# IMBA Shifts Stance on E-Bikes and Now Supports Allowing Access on Some Trails



## zoomtt (Dec 11, 2007)

:thumbsup:

https://www.bicycling.com/news/a200...-gE0TxHqwN6G16RDhuUjYewprRCSTM7iAxF2W5aNkBn_I


----------



## GoGoGordo (Jul 16, 2006)

Bout effin time!


----------



## jm2e (Mar 26, 2012)

Isn't that article from 2017?


----------



## life behind bars (May 24, 2014)

Nothing new here.


----------



## Radium (Jan 11, 2019)

Oh, man.......will the torture never stop?


----------



## mbmb65 (Jan 13, 2004)

What’s imba?


Sent from my iPhone using Tapatalk


----------



## life behind bars (May 24, 2014)

mbmb65 said:


> What's imba?
> 
> Sent from my iPhone using Tapatalk


Infernal

Motor

Bike

Assimilation


----------



## mbmb65 (Jan 13, 2004)

life behind bars said:


> Infernal
> 
> Motor
> 
> ...


Gotcha. Thanks. I guess that's why I'm not familiar. Wouldn't it be cool if there was an organization that advocated for mountain bikes? I could get into that.

Sent from my iPhone using Tapatalk


----------



## Lemonaid (May 13, 2013)

2 year old article.... They still say e-mtb are separate from mtb and should be treated as such.
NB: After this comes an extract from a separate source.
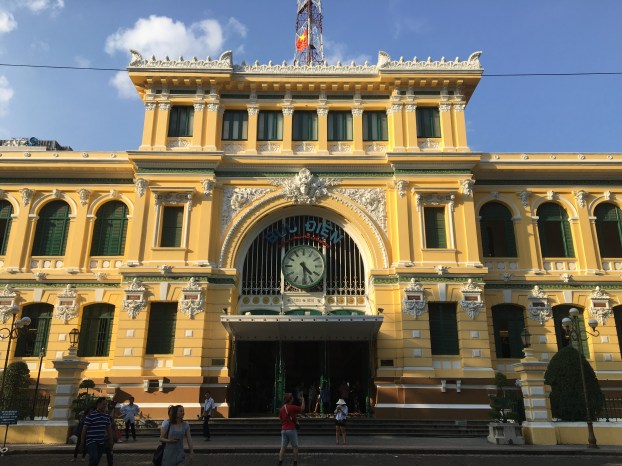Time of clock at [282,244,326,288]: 4:29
Their stance is a kowtow to bike industries influence on their bottom line.


----------



## Harryman (Jun 14, 2011)

Irrelevant
Mountain 
Bike 
Association

IMBA has long been surpassed in advocacy by local organizations, and with the boom in commercial trail building, in skillfully building trails as well. They were needed desperately 30 years ago, and still valuable 20 years ago, the knowledge they provided in both early advocacy and trail design is their most important legacy. They taught us all well, and we ran with it. Their work there is done. 

They should have pivoted a decade ago to solely lobby on the national level, if they had done that, they would still be relevant. But they did not. Now they're a muddled, scattered organization not doing anything particularly well.


----------



## Klurejr (Oct 13, 2006)

jm2e said:


> Isn't that article from 2017?


yes,


> BY JOE LINDSEY
> Nov 13, 2017


this topic has been beaten to death previously on this site.

Closing this down as it will not be productive.


----------